# I want to resign from my current job... Need advice. Thanks!



## jhungot (Nov 17, 2012)

Hi All! 

For the past 3 months, I've been reading threads here in the site that are same to my querries and confusions. Now I've decided to join the site also, because I have questions regarding quitting my current job and finding another better one.

Currently I'm working for a company here in Dubai (Engineering Industry) for about 9 months now. My contract is *2 years*, *Unlimited contract*. I want to quit my current job now because I don't see myself growing in this company with all the shouting and belittling of my boss.

Here are my questions and querries;

1. If ever my current employer now would give me an NOC to transfer to another company, still the 6 month ban would be still in effect? is labour ban different from immigration ban?

2. Is having an NOC from the previous employer would be sufficient to transfer to another one and would not get any ban?

Please also educate me regarding immigration ban, labour ban, and the process.

Please advice guys cause I really wanted to transfer to a much more positive office atmosphere. 

Thanks a lot!


----------



## abim (Sep 29, 2012)

Hey!

I worked in HR in Dubai for a little bit so did some research on employment and labour law in the UAE so hopefully the info I give you will be correct!

=== Task requirements ===
A – Answer these questions about the forum thread on resigning from a job in Dubai:
(i) How long has the original poster been working for the current company?
(ii) What kind of contract does the original poster have, and for how long?
(iii) What experience does the person who replies say they have?
B – Carry on the forum thread about resigning from a job in Dubai, picking up right after its final sentence.

=== Supplied entries ===
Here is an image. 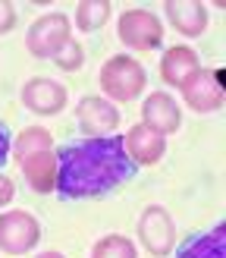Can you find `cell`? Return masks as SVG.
<instances>
[{
  "label": "cell",
  "mask_w": 226,
  "mask_h": 258,
  "mask_svg": "<svg viewBox=\"0 0 226 258\" xmlns=\"http://www.w3.org/2000/svg\"><path fill=\"white\" fill-rule=\"evenodd\" d=\"M135 161L123 136H91L69 142L57 154V189L63 199H91L129 179Z\"/></svg>",
  "instance_id": "6da1fadb"
},
{
  "label": "cell",
  "mask_w": 226,
  "mask_h": 258,
  "mask_svg": "<svg viewBox=\"0 0 226 258\" xmlns=\"http://www.w3.org/2000/svg\"><path fill=\"white\" fill-rule=\"evenodd\" d=\"M145 70L142 63L132 57H110L100 67V88L113 98V101H132L142 95L145 88Z\"/></svg>",
  "instance_id": "7a4b0ae2"
},
{
  "label": "cell",
  "mask_w": 226,
  "mask_h": 258,
  "mask_svg": "<svg viewBox=\"0 0 226 258\" xmlns=\"http://www.w3.org/2000/svg\"><path fill=\"white\" fill-rule=\"evenodd\" d=\"M66 41H69V19L63 13H47L38 22H32L29 38H25L29 50L41 60H50Z\"/></svg>",
  "instance_id": "3957f363"
},
{
  "label": "cell",
  "mask_w": 226,
  "mask_h": 258,
  "mask_svg": "<svg viewBox=\"0 0 226 258\" xmlns=\"http://www.w3.org/2000/svg\"><path fill=\"white\" fill-rule=\"evenodd\" d=\"M38 239H41V227L32 214L25 211L0 214V249L7 255H25L29 249H35Z\"/></svg>",
  "instance_id": "277c9868"
},
{
  "label": "cell",
  "mask_w": 226,
  "mask_h": 258,
  "mask_svg": "<svg viewBox=\"0 0 226 258\" xmlns=\"http://www.w3.org/2000/svg\"><path fill=\"white\" fill-rule=\"evenodd\" d=\"M120 41L135 50H151L163 41L160 19L148 10H126L120 16Z\"/></svg>",
  "instance_id": "5b68a950"
},
{
  "label": "cell",
  "mask_w": 226,
  "mask_h": 258,
  "mask_svg": "<svg viewBox=\"0 0 226 258\" xmlns=\"http://www.w3.org/2000/svg\"><path fill=\"white\" fill-rule=\"evenodd\" d=\"M185 104L195 113H213L223 104V73L220 70H198V76L182 88Z\"/></svg>",
  "instance_id": "8992f818"
},
{
  "label": "cell",
  "mask_w": 226,
  "mask_h": 258,
  "mask_svg": "<svg viewBox=\"0 0 226 258\" xmlns=\"http://www.w3.org/2000/svg\"><path fill=\"white\" fill-rule=\"evenodd\" d=\"M138 233H142V242L148 246L151 255H170L173 242H176V227L170 221V214L160 208V205H151V208L142 214L138 221Z\"/></svg>",
  "instance_id": "52a82bcc"
},
{
  "label": "cell",
  "mask_w": 226,
  "mask_h": 258,
  "mask_svg": "<svg viewBox=\"0 0 226 258\" xmlns=\"http://www.w3.org/2000/svg\"><path fill=\"white\" fill-rule=\"evenodd\" d=\"M142 123L148 129H154L157 136H170L179 129L182 123V110L179 104L167 95V92H154L145 104H142Z\"/></svg>",
  "instance_id": "ba28073f"
},
{
  "label": "cell",
  "mask_w": 226,
  "mask_h": 258,
  "mask_svg": "<svg viewBox=\"0 0 226 258\" xmlns=\"http://www.w3.org/2000/svg\"><path fill=\"white\" fill-rule=\"evenodd\" d=\"M22 104L41 117H50L66 107V88L54 79H32L22 88Z\"/></svg>",
  "instance_id": "9c48e42d"
},
{
  "label": "cell",
  "mask_w": 226,
  "mask_h": 258,
  "mask_svg": "<svg viewBox=\"0 0 226 258\" xmlns=\"http://www.w3.org/2000/svg\"><path fill=\"white\" fill-rule=\"evenodd\" d=\"M75 117H79V126L82 133H91V136H100V133H113L120 126V110L110 104V101L97 98V95H88L79 101L75 107Z\"/></svg>",
  "instance_id": "30bf717a"
},
{
  "label": "cell",
  "mask_w": 226,
  "mask_h": 258,
  "mask_svg": "<svg viewBox=\"0 0 226 258\" xmlns=\"http://www.w3.org/2000/svg\"><path fill=\"white\" fill-rule=\"evenodd\" d=\"M201 63H198V54L192 47H170L160 60V76L167 85H176V88H185L188 82L198 76Z\"/></svg>",
  "instance_id": "8fae6325"
},
{
  "label": "cell",
  "mask_w": 226,
  "mask_h": 258,
  "mask_svg": "<svg viewBox=\"0 0 226 258\" xmlns=\"http://www.w3.org/2000/svg\"><path fill=\"white\" fill-rule=\"evenodd\" d=\"M126 151H129V158L138 161V164H157L163 158V151H167V142L163 136H157L154 129H148L145 123L132 126L129 133H126Z\"/></svg>",
  "instance_id": "7c38bea8"
},
{
  "label": "cell",
  "mask_w": 226,
  "mask_h": 258,
  "mask_svg": "<svg viewBox=\"0 0 226 258\" xmlns=\"http://www.w3.org/2000/svg\"><path fill=\"white\" fill-rule=\"evenodd\" d=\"M163 7H167V16L176 25V32L195 38L207 29V10L198 0H167Z\"/></svg>",
  "instance_id": "4fadbf2b"
},
{
  "label": "cell",
  "mask_w": 226,
  "mask_h": 258,
  "mask_svg": "<svg viewBox=\"0 0 226 258\" xmlns=\"http://www.w3.org/2000/svg\"><path fill=\"white\" fill-rule=\"evenodd\" d=\"M19 167H22V173L35 192L57 189V154L54 151H38L32 158H25Z\"/></svg>",
  "instance_id": "5bb4252c"
},
{
  "label": "cell",
  "mask_w": 226,
  "mask_h": 258,
  "mask_svg": "<svg viewBox=\"0 0 226 258\" xmlns=\"http://www.w3.org/2000/svg\"><path fill=\"white\" fill-rule=\"evenodd\" d=\"M179 258H226V224H217L210 233L188 236L179 246Z\"/></svg>",
  "instance_id": "9a60e30c"
},
{
  "label": "cell",
  "mask_w": 226,
  "mask_h": 258,
  "mask_svg": "<svg viewBox=\"0 0 226 258\" xmlns=\"http://www.w3.org/2000/svg\"><path fill=\"white\" fill-rule=\"evenodd\" d=\"M13 151H16V161H19V164H22L25 158H32V154H38V151H50V133H47V129H41V126L22 129V136L16 139Z\"/></svg>",
  "instance_id": "2e32d148"
},
{
  "label": "cell",
  "mask_w": 226,
  "mask_h": 258,
  "mask_svg": "<svg viewBox=\"0 0 226 258\" xmlns=\"http://www.w3.org/2000/svg\"><path fill=\"white\" fill-rule=\"evenodd\" d=\"M110 16V4L107 0H82L79 10H75V22H79L82 32H94L107 22Z\"/></svg>",
  "instance_id": "e0dca14e"
},
{
  "label": "cell",
  "mask_w": 226,
  "mask_h": 258,
  "mask_svg": "<svg viewBox=\"0 0 226 258\" xmlns=\"http://www.w3.org/2000/svg\"><path fill=\"white\" fill-rule=\"evenodd\" d=\"M91 258H135V246L126 236H104L94 242Z\"/></svg>",
  "instance_id": "ac0fdd59"
},
{
  "label": "cell",
  "mask_w": 226,
  "mask_h": 258,
  "mask_svg": "<svg viewBox=\"0 0 226 258\" xmlns=\"http://www.w3.org/2000/svg\"><path fill=\"white\" fill-rule=\"evenodd\" d=\"M50 60H54L60 70H66V73H75V70H79L82 63H85V50H82V44H75L72 38H69V41L63 44V47H60V50H57V54L50 57Z\"/></svg>",
  "instance_id": "d6986e66"
},
{
  "label": "cell",
  "mask_w": 226,
  "mask_h": 258,
  "mask_svg": "<svg viewBox=\"0 0 226 258\" xmlns=\"http://www.w3.org/2000/svg\"><path fill=\"white\" fill-rule=\"evenodd\" d=\"M13 25H16V10H13V4H7V0H0V35L10 32Z\"/></svg>",
  "instance_id": "ffe728a7"
},
{
  "label": "cell",
  "mask_w": 226,
  "mask_h": 258,
  "mask_svg": "<svg viewBox=\"0 0 226 258\" xmlns=\"http://www.w3.org/2000/svg\"><path fill=\"white\" fill-rule=\"evenodd\" d=\"M10 199H13V179L0 173V208L10 205Z\"/></svg>",
  "instance_id": "44dd1931"
},
{
  "label": "cell",
  "mask_w": 226,
  "mask_h": 258,
  "mask_svg": "<svg viewBox=\"0 0 226 258\" xmlns=\"http://www.w3.org/2000/svg\"><path fill=\"white\" fill-rule=\"evenodd\" d=\"M7 154H10V136H7V129L0 126V164L7 161Z\"/></svg>",
  "instance_id": "7402d4cb"
},
{
  "label": "cell",
  "mask_w": 226,
  "mask_h": 258,
  "mask_svg": "<svg viewBox=\"0 0 226 258\" xmlns=\"http://www.w3.org/2000/svg\"><path fill=\"white\" fill-rule=\"evenodd\" d=\"M38 258H63L60 252H44V255H38Z\"/></svg>",
  "instance_id": "603a6c76"
}]
</instances>
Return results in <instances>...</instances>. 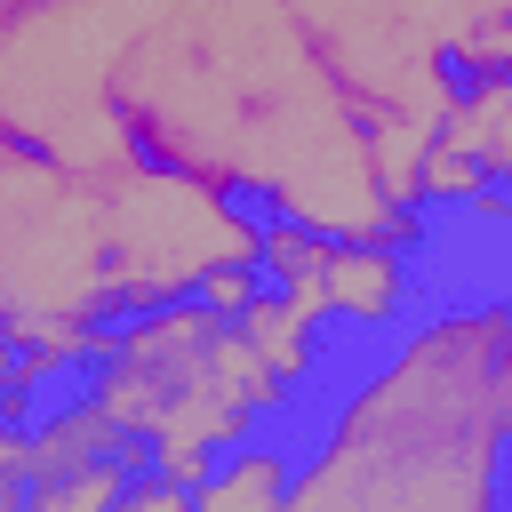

=== Final results ===
A –
(i) About 9 months.
(ii) An unlimited contract of 2 years.
(iii) They worked in HR in Dubai for a little bit and did some research on employment and labour law in the UAE.

B –
In your case it would seem you would get a labour ban as you have not been at the company for a minimum of two years and its an unlimited contract. Having the noc wouldn't stop the ban but there are also options, for example, you can pay about 5000 dhs to get it lifted or bans don't apply if you go to work in a free zone, like tecom. This website may help: http://www.dubaitransitvisa.com/visa_ban_uae.html 
An immigration ban is completely different from a labour ban. A labour ban stops you working for an amount of time, an immigration ban is about entering and exiting the UAE for reasons like quitting your job without telling your employer (going AWOL). 

Hope this helps!


----------



## jhungot (Nov 17, 2012)

I see. So, I guess my only option for now is to find a job that works on a free zone, cause I don't have that much money now to pay to lift a ban.  sucks!

Thanks a lot there abim! Your info was a big help to clear some confusions from my side. Thanks!


----------



## rsinner (Feb 3, 2009)

jhungot said:


> I see. So, I guess my only option for now is to find a job that works on a free zone, cause I don't have that much money now to pay to lift a ban.  sucks!
> 
> Thanks a lot there abim! Your info was a big help to clear some confusions from my side. Thanks!


I would also suggest that you check with a couple of other sources as to the correct information, including calling the Ministry of Labour before you take such an important decision. I am not very sure that there is an automatic ban any more, esp. if certain salary criteria are met. I have read a number of newspaper articles on regulations and have ended up getting more confused. 
So please check with the MOL.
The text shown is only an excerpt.